TASK MATERIAL:
--------------------
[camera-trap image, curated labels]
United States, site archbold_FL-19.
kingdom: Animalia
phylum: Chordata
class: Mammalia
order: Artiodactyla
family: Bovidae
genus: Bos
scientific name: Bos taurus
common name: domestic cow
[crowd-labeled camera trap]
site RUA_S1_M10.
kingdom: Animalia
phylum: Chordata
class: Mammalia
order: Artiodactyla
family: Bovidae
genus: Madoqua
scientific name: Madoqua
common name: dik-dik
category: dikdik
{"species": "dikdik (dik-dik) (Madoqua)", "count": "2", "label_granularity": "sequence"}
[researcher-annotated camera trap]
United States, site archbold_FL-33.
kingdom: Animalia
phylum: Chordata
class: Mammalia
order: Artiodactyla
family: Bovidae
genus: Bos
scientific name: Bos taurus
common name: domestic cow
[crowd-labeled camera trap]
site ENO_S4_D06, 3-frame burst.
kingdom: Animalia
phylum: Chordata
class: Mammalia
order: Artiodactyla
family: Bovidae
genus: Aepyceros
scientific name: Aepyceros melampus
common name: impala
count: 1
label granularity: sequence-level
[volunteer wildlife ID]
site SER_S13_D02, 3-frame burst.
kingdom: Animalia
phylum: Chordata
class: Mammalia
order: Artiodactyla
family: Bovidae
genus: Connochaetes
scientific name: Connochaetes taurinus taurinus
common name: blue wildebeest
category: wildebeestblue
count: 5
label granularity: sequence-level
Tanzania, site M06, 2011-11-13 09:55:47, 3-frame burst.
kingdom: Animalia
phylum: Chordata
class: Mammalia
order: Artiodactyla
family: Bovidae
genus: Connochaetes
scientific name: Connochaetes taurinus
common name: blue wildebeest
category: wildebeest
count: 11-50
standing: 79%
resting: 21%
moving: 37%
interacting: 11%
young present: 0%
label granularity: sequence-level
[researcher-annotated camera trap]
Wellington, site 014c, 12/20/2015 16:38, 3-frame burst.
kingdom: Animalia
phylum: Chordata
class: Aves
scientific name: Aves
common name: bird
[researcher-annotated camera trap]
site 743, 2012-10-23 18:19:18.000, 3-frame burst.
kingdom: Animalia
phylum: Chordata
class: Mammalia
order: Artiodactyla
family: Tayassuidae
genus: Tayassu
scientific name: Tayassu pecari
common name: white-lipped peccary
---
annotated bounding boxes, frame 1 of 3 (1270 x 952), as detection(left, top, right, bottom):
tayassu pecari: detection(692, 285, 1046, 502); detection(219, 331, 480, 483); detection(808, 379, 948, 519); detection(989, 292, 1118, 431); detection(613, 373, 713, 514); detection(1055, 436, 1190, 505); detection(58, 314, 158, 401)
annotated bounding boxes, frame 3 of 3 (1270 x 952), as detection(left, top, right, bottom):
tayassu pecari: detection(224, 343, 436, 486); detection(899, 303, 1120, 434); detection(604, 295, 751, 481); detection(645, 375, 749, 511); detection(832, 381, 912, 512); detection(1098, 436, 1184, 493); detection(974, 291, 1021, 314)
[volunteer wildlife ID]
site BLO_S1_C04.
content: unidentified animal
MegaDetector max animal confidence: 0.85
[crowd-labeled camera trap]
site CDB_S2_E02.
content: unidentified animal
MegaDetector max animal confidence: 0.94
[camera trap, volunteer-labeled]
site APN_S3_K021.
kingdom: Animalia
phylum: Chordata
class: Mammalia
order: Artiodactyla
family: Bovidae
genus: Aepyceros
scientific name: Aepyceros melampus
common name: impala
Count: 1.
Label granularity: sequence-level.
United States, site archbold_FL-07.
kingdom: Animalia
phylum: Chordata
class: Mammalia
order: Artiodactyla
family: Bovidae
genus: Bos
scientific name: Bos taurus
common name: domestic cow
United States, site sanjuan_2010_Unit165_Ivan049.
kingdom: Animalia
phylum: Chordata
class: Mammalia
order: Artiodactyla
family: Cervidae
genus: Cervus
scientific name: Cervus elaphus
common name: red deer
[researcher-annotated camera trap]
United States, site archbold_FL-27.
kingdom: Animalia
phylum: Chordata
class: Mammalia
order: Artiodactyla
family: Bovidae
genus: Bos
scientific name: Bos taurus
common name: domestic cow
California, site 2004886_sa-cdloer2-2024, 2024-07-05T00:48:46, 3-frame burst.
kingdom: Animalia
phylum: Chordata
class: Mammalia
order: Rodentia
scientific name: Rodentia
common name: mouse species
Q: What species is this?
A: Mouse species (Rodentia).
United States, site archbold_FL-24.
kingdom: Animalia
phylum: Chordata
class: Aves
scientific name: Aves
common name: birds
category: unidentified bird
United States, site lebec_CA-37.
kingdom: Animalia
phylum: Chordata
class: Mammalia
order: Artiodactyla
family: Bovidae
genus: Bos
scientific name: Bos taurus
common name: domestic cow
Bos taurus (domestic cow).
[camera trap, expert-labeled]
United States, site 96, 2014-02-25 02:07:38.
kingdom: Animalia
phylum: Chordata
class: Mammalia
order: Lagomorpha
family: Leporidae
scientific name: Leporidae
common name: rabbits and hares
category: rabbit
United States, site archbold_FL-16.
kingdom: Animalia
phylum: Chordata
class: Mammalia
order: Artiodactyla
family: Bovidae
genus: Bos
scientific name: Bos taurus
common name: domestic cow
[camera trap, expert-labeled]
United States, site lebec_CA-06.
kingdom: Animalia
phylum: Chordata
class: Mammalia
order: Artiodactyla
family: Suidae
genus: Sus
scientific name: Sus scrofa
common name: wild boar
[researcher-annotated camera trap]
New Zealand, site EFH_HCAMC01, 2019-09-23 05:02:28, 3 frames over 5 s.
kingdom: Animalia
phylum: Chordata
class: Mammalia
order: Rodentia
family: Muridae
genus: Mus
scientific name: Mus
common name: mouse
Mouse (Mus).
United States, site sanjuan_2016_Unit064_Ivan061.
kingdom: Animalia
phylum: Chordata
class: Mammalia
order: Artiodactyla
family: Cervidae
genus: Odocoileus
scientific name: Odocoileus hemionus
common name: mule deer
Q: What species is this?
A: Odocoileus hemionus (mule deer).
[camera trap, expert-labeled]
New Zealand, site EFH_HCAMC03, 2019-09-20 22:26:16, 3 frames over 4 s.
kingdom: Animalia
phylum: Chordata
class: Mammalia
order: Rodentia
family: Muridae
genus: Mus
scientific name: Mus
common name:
--------------------
YOUR TASK: Transcribe every entry exactly, omitting nothing.

TASK OUTPUT:
[camera-trap image, curated labels]
United States, site archbold_FL-19.
kingdom: Animalia
phylum: Chordata
class: Mammalia
order: Artiodactyla
family: Bovidae
genus: Bos
scientific name: Bos taurus
common name: domestic cow
[crowd-labeled camera trap]
site RUA_S1_M10.
kingdom: Animalia
phylum: Chordata
class: Mammalia
order: Artiodactyla
family: Bovidae
genus: Madoqua
scientific name: Madoqua
common name: dik-dik
category: dikdik
{"species": "dikdik (dik-dik) (Madoqua)", "count": "2", "label_granularity": "sequence"}
[researcher-annotated camera trap]
United States, site archbold_FL-33.
kingdom: Animalia
phylum: Chordata
class: Mammalia
order: Artiodactyla
family: Bovidae
genus: Bos
scientific name: Bos taurus
common name: domestic cow
[crowd-labeled camera trap]
site ENO_S4_D06, 3-frame burst.
kingdom: Animalia
phylum: Chordata
class: Mammalia
order: Artiodactyla
family: Bovidae
genus: Aepyceros
scientific name: Aepyceros melampus
common name: impala
count: 1
label granularity: sequence-level
[volunteer wildlife ID]
site SER_S13_D02, 3-frame burst.
kingdom: Animalia
phylum: Chordata
class: Mammalia
order: Artiodactyla
family: Bovidae
genus: Connochaetes
scientific name: Connochaetes taurinus taurinus
common name: blue wildebeest
category: wildebeestblue
count: 5
label granularity: sequence-level
Tanzania, site M06, 2011-11-13 09:55:47, 3-frame burst.
kingdom: Animalia
phylum: Chordata
class: Mammalia
order: Artiodactyla
family: Bovidae
genus: Connochaetes
scientific name: Connochaetes taurinus
common name: blue wildebeest
category: wildebeest
count: 11-50
standing: 79%
resting: 21%
moving: 37%
interacting: 11%
young present: 0%
label granularity: sequence-level
[researcher-annotated camera trap]
Wellington, site 014c, 12/20/2015 16:38, 3-frame burst.
kingdom: Animalia
phylum: Chordata
class: Aves
scientific name: Aves
common name: bird
[researcher-annotated camera trap]
site 743, 2012-10-23 18:19:18.000, 3-frame burst.
kingdom: Animalia
phylum: Chordata
class: Mammalia
order: Artiodactyla
family: Tayassuidae
genus: Tayassu
scientific name: Tayassu pecari
common name: white-lipped peccary
---
annotated bounding boxes, frame 1 of 3 (1270 x 952), as detection(left, top, right, bottom):
tayassu pecari: detection(692, 285, 1046, 502); detection(219, 331, 480, 483); detection(808, 379, 948, 519); detection(989, 292, 1118, 431); detection(613, 373, 713, 514); detection(1055, 436, 1190, 505); detection(58, 314, 158, 401)
annotated bounding boxes, frame 3 of 3 (1270 x 952), as detection(left, top, right, bottom):
tayassu pecari: detection(224, 343, 436, 486); detection(899, 303, 1120, 434); detection(604, 295, 751, 481); detection(645, 375, 749, 511); detection(832, 381, 912, 512); detection(1098, 436, 1184, 493); detection(974, 291, 1021, 314)
[volunteer wildlife ID]
site BLO_S1_C04.
content: unidentified animal
MegaDetector max animal confidence: 0.85
[crowd-labeled camera trap]
site CDB_S2_E02.
content: unidentified animal
MegaDetector max animal confidence: 0.94
[camera trap, volunteer-labeled]
site APN_S3_K021.
kingdom: Animalia
phylum: Chordata
class: Mammalia
order: Artiodactyla
family: Bovidae
genus: Aepyceros
scientific name: Aepyceros melampus
common name: impala
Count: 1.
Label granularity: sequence-level.
United States, site archbold_FL-07.
kingdom: Animalia
phylum: Chordata
class: Mammalia
order: Artiodactyla
family: Bovidae
genus: Bos
scientific name: Bos taurus
common name: domestic cow
United States, site sanjuan_2010_Unit165_Ivan049.
kingdom: Animalia
phylum: Chordata
class: Mammalia
order: Artiodactyla
family: Cervidae
genus: Cervus
scientific name: Cervus elaphus
common name: red deer
[researcher-annotated camera trap]
United States, site archbold_FL-27.
kingdom: Animalia
phylum: Chordata
class: Mammalia
order: Artiodactyla
family: Bovidae
genus: Bos
scientific name: Bos taurus
common name: domestic cow
California, site 2004886_sa-cdloer2-2024, 2024-07-05T00:48:46, 3-frame burst.
kingdom: Animalia
phylum: Chordata
class: Mammalia
order: Rodentia
scientific name: Rodentia
common name: mouse species
Q: What species is this?
A: Mouse species (Rodentia).
United States, site archbold_FL-24.
kingdom: Animalia
phylum: Chordata
class: Aves
scientific name: Aves
common name: birds
category: unidentified bird
United States, site lebec_CA-37.
kingdom: Animalia
phylum: Chordata
class: Mammalia
order: Artiodactyla
family: Bovidae
genus: Bos
scientific name: Bos taurus
common name: domestic cow
Bos taurus (domestic cow).
[camera trap, expert-labeled]
United States, site 96, 2014-02-25 02:07:38.
kingdom: Animalia
phylum: Chordata
class: Mammalia
order: Lagomorpha
family: Leporidae
scientific name: Leporidae
common name: rabbits and hares
category: rabbit
United States, site archbold_FL-16.
kingdom: Animalia
phylum: Chordata
class: Mammalia
order: Artiodactyla
family: Bovidae
genus: Bos
scientific name: Bos taurus
common name: domestic cow
[camera trap, expert-labeled]
United States, site lebec_CA-06.
kingdom: Animalia
phylum: Chordata
class: Mammalia
order: Artiodactyla
family: Suidae
genus: Sus
scientific name: Sus scrofa
common name: wild boar
[researcher-annotated camera trap]
New Zealand, site EFH_HCAMC01, 2019-09-23 05:02:28, 3 frames over 5 s.
kingdom: Animalia
phylum: Chordata
class: Mammalia
order: Rodentia
family: Muridae
genus: Mus
scientific name: Mus
common name: mouse
Mouse (Mus).
United States, site sanjuan_2016_Unit064_Ivan061.
kingdom: Animalia
phylum: Chordata
class: Mammalia
order: Artiodactyla
family: Cervidae
genus: Odocoileus
scientific name: Odocoileus hemionus
common name: mule deer
Q: What species is this?
A: Odocoileus hemionus (mule deer).
[camera trap, expert-labeled]
New Zealand, site EFH_HCAMC03, 2019-09-20 22:26:16, 3 frames over 4 s.
kingdom: Animalia
phylum: Chordata
class: Mammalia
order: Rodentia
family: Muridae
genus: Mus
scientific name: Mus
common name:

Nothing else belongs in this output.